Following Stephen's death, the Hayden brothers and Yanan shared use of the lake property. Pl. Ex. 10 at 4. On August 10, 2006, James and his wife Jamie hosted a birthday party for their daughter at the lake house. Id. at 1, 5. During the day, James was driving a jet ski to pull children on an inner tube. Pl. Ex. 4; Pl. Ex. 10 at 8-9. While James was pulling one of those children, thirteen year old H.G., the tube crashed into a dock and H.G. sustained a serious injury. Pl. Ex. 4; Pl. Ex. 10 at 8-9.
H.G. and her parents filed a lawsuit against James in Marion Superior Court for negligence in towing H.G. H.G. later filed an amended complaint in state court to add a claim for negligence against both James and Jamie for failure to obtain aid for H.G. after the accident. Dkt. No. 58, Def. Ex. 1. American Family filed this action seeking a declaration that Stephen's policy does not cover James or Jamie for H.G.'s claims. Other facts are set forth as needed below.

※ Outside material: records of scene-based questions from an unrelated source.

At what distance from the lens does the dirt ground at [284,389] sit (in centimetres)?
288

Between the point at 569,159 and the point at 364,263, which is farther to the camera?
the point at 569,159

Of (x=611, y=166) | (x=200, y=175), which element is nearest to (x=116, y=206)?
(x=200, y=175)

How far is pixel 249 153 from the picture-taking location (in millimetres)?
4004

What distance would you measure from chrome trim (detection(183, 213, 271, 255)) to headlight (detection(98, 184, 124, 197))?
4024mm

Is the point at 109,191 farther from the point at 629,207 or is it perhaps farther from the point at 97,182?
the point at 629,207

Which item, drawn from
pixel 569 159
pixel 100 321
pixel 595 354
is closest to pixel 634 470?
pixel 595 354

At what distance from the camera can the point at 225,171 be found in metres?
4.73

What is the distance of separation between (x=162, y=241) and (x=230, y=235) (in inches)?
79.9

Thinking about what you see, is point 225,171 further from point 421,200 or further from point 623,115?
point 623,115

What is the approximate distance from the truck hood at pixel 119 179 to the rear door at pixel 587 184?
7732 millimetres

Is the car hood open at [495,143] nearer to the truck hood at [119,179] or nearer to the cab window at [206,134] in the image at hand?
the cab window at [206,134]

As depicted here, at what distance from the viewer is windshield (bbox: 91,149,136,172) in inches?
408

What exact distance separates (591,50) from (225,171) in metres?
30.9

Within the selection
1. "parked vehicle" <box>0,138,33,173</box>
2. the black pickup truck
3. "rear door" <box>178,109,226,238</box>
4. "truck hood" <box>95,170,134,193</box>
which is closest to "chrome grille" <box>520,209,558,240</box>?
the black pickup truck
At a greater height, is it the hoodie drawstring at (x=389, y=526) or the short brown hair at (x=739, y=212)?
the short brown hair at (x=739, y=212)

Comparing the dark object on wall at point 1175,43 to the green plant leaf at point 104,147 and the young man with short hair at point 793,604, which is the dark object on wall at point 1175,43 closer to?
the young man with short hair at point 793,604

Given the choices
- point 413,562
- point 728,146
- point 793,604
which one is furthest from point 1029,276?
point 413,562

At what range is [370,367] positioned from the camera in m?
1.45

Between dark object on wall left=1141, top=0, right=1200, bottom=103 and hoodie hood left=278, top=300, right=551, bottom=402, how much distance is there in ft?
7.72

II. Stephen Hayden's Homeowner's Insurance Policy
This dispute focuses on the meaning of Stephen Hayden's homeowner's insurance policy. American Family contends that the policy covers neither James nor Jamie Hayden. The court includes some of the relevant policy provisions below. The parties dispute who was "insured" under the policy once Stephen died. The "DEFINITIONS" section provides:
5. Insured
a. Insured means you and, if residents of your household:
(1) your relatives; and
(2) any other person under the age of 21 in your care or in the care of your resident relatives.
. . .
c. If you die, the person having proper temporary custody of covered property replaces you as the named insured. This applies only to insurance on covered property and legal liability arising out of that property. If you die, any person who is an insured continues to be an insured while residing on the insured premises.
. . .
14. You and your refer to the person or people shown as the named insured in the Declarations. These words also refer to your spouse who is a resident of your household.
Pl. Ex. 2 at 1.
The policy provides personal liability coverage: "We will pay, up to our limit, compensatory damages for which any insured is legally liable because of bodily injury or property damage caused by an occurrence covered by this policy." Id. at 9. However, the policy contains an exclusion for certain watercraft:
Exclusions — Section II
Coverage D — Personal Liability and Coverage E — Medical Expense do not apply to:
. . .
19. Watercraft.
a. We will not cover bodily injury or property damage arising out of the ownership, supervision, entrustment, maintenance, operation, use, loading or unloading of a watercraft: (1) with inboard or inboard-outdrive motor power owned by any insured;
. . .
This exclusion does not apply while such crafts are stored on the insured premises nor to bodily injury to any domestic employee arising out of and in the course of employment by any insured.Id. at 10, 12.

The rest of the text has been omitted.